I am studying Sobolev spaces, and my professors give us the following exercise, but I do not understand how is possible conclude it.
Let $1\leq p< \infty$ and $v\in C_c^\infty(\mathbb{R})$. If $$ |v(x)|^p\leq p || v ||_p^{p-1} || v' ||_p ,$$ then there existe $C>0$, such that $$ || v ||_\infty \leq C ||v||_{W^{1,p}}.$$
How is possible proof it ?
Recall Young's inequality: for $\alpha, \beta \in [0,1]$ with $\alpha + \beta = 1$, one has $a^{\alpha}b^{\beta} \leq \alpha a + \beta b$ for any non-negative real numbers $a$ and $b$. Take in this case $\alpha = (p-1)/p$, $\beta = 1/p$, $a = ||v||^{p}_{p}$, $b = ||v'||^{p}_{p}$.

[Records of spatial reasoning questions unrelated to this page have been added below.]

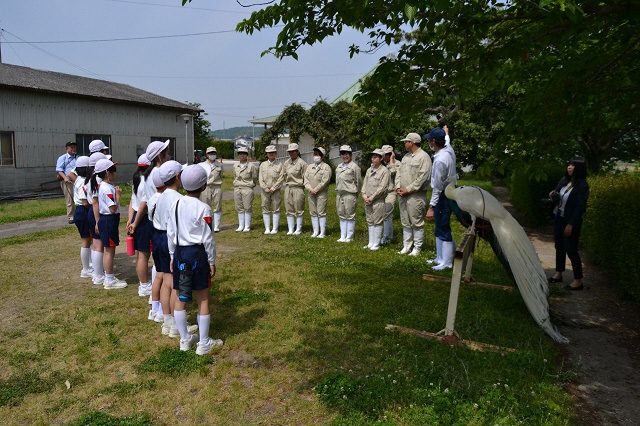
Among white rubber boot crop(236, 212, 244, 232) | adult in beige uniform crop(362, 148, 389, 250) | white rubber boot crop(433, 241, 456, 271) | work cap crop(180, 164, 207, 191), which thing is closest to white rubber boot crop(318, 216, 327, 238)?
adult in beige uniform crop(362, 148, 389, 250)

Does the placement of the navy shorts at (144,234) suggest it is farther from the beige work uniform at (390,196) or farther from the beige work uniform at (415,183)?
the beige work uniform at (390,196)

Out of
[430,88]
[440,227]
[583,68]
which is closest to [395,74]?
[430,88]

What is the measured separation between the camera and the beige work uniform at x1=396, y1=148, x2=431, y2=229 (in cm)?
895

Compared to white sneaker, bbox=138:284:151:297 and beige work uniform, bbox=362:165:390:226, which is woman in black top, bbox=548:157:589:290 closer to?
beige work uniform, bbox=362:165:390:226

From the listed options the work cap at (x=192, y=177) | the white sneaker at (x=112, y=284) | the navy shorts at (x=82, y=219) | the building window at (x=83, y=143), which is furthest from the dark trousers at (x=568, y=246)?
the building window at (x=83, y=143)

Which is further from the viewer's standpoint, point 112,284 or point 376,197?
point 376,197

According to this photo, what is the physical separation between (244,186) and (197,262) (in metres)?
7.71

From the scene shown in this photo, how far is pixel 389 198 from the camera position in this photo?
34.8 ft

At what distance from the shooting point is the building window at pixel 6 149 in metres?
19.3

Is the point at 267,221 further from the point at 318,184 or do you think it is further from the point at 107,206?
the point at 107,206

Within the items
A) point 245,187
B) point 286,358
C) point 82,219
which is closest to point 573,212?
point 286,358

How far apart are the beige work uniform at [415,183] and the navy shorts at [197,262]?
5.00 meters

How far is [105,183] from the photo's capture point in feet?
23.2

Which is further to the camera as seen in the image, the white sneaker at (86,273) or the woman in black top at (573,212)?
the white sneaker at (86,273)
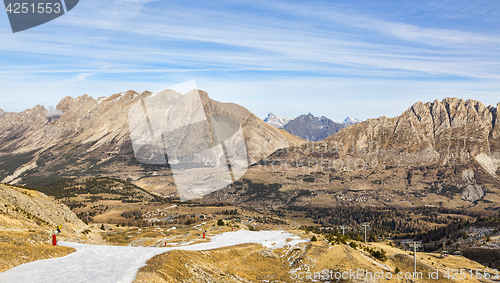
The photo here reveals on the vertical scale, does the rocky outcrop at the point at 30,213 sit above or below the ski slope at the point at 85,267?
below

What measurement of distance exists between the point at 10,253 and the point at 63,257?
460cm

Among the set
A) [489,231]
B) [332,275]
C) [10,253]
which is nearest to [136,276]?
[10,253]

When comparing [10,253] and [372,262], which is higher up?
[10,253]

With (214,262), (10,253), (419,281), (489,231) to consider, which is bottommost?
(489,231)

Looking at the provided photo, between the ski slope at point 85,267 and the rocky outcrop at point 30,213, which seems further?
the rocky outcrop at point 30,213

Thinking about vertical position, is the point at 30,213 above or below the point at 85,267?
below

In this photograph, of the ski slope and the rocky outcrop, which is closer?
the ski slope

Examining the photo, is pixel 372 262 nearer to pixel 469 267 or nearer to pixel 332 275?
pixel 332 275

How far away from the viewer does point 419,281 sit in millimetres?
56469

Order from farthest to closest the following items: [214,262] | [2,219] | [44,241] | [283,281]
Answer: [2,219] < [283,281] < [214,262] < [44,241]

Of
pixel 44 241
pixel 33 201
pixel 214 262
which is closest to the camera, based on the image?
pixel 44 241

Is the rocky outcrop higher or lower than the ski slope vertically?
lower

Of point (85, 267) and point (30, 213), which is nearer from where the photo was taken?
point (85, 267)

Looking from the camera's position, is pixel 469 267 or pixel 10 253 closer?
pixel 10 253
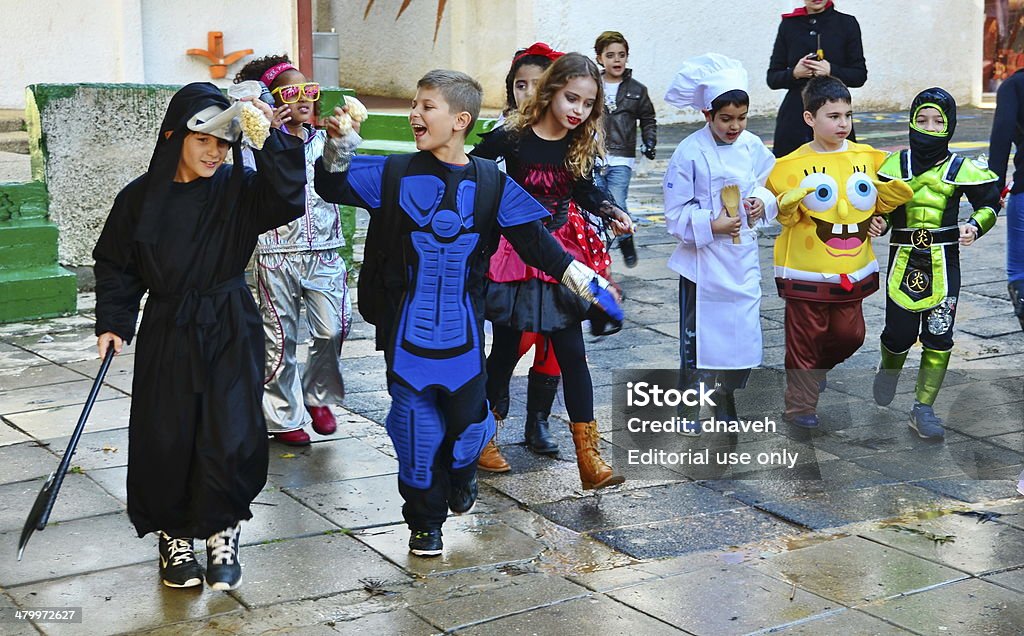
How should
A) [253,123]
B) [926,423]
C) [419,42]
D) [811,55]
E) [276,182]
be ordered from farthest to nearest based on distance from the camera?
[419,42] < [811,55] < [926,423] < [276,182] < [253,123]

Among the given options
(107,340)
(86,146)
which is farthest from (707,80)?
(86,146)

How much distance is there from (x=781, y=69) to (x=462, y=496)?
5.45 m

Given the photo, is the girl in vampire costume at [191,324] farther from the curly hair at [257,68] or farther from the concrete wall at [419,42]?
the concrete wall at [419,42]

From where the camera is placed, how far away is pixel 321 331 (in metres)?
6.14

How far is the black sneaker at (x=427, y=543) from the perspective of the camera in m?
4.79

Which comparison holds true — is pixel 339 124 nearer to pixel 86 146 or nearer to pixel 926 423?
pixel 926 423

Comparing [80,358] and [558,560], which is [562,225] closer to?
[558,560]

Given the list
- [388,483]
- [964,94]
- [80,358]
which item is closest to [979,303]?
[388,483]

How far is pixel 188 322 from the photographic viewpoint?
4.44 meters

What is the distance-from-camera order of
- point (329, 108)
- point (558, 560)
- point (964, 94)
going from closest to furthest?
point (558, 560) → point (329, 108) → point (964, 94)

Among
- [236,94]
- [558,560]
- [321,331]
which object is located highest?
[236,94]

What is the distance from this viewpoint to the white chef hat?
596 centimetres

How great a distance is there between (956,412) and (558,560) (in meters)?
2.79

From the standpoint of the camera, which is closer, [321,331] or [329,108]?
[321,331]
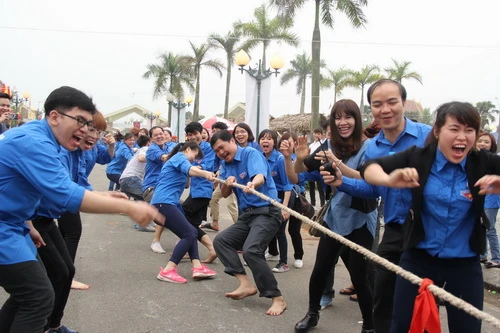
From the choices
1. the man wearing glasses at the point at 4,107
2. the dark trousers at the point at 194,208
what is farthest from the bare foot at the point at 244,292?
the man wearing glasses at the point at 4,107

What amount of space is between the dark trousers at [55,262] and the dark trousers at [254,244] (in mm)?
1527

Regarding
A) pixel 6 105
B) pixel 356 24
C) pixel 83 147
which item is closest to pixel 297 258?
pixel 83 147

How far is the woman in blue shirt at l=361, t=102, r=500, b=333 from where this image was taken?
2.36 meters

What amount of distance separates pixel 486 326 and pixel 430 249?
7.75ft

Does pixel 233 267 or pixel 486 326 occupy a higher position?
pixel 233 267

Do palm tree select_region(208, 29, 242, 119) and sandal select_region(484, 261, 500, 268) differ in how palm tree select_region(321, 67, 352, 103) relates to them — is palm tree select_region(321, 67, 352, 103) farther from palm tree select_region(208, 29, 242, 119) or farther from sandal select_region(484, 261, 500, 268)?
sandal select_region(484, 261, 500, 268)

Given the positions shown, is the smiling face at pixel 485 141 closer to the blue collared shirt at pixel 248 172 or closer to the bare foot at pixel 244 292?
the blue collared shirt at pixel 248 172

From the condition and the above inequality, you have that: \begin{equation} |v(x)|^p \leq p||v||^{p \times \frac{p-1}{p}}_{p} ||v'||^{p \times \frac{1}{p}}_{p} \leq p \left( \frac{p-1}{p} ||v||_{p}^{p} + \frac{1}{p} ||v'||_{p}^{p} \right) \leq C(p)||v||_{W^{1,p}}^{p}, \end{equation} where $C(p) = p \max\{ (p-1)/p, 1/p\}$. By continuity and compactness, take the $p$-th root, then the supremum over all $x$ to conclude.